Here Hays cites Paul’s use of Abraham in Romans 4:18-21 as an example for how to interpret Scripture, particularly in opposition to a hermeneutic of suspicion. It is a good quote with which to end.


This passage is particularly interesting because Abraham’s pistis [faith] is interpreted explicitly as his trust in God’s promise despite its incongruence with Abraham’s own experience of sterility and frustration. Abraham might have had good reason to exercise a hermeneutic of suspicion toward the divine word that had promised him numerous descendants, for all the empirical evidence–his experience–seemed to disconfirm God’s word. Yet he did not: “no apistia,” no suspicion, “made him waver.” Abraham was not a simpleton who failed to see the tension between his experience and the word that God had spoken to him. He had to wrestle with doubts and–indeed–with the extinction of all human hope for normal progeny. This wrestling is clearer in the Genesis narrative, where Abraham openly questions God (see Gen 15:2-3; 16:1-16; 17:17-18; for Sarah’s doubts see 18:12-15), than in Paul’s brief summary.
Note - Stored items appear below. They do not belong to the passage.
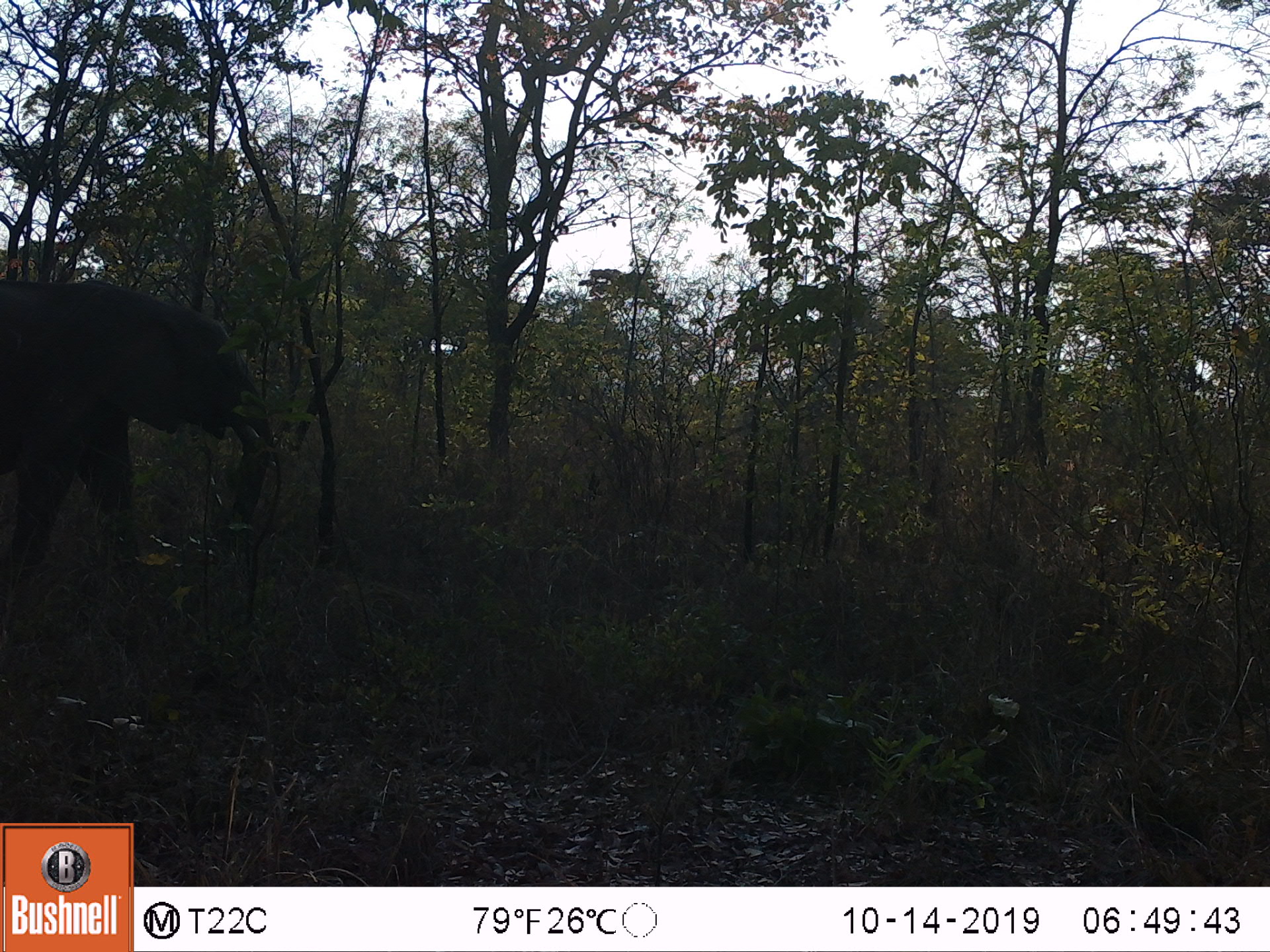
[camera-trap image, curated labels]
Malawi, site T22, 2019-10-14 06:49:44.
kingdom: Animalia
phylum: Chordata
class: Mammalia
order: Proboscidea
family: Elephantidae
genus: Loxodonta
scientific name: Loxodonta africana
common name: african savanna elephant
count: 1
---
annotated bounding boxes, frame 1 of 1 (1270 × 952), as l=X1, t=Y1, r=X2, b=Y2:
african savanna elephant: l=0, t=268, r=282, b=586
Nonetheless, according to Paul, Abraham discounted his own experience, rejected skepticism, and clung to the promise of God “who gives life to the dead and calls into existence the things that do not exist” Rom 4:17); therefore, “it was reckoned to him as righteousness.” Thus, Abraham becomes the prototype of the community of faith, which interprets all human experience through trust in God’s word: in short, Abraham exemplifies a hermeneutic of consent, a hermeneutic of trust. (In this respect he is like Mary, who asks suspiciously, “How can this be?” but in the end submits herself to the word of promise: “Let it be with me according to your word,” Luke 1:34, 38). A trusting hermeneutic is essential for all who believe the word of the resurrection but still see the creation groaning in bondage to decay and do not yet see death made subject to God. The hermeneutics of trust turns out to be, on closer inspection, a hermeneutics of death and resurrection–a way of seeing the whole world through the lens of the kerygma. Our reliance on God entails a death to common sense, and our trust is validated only by the resurrection (pp. 395-396).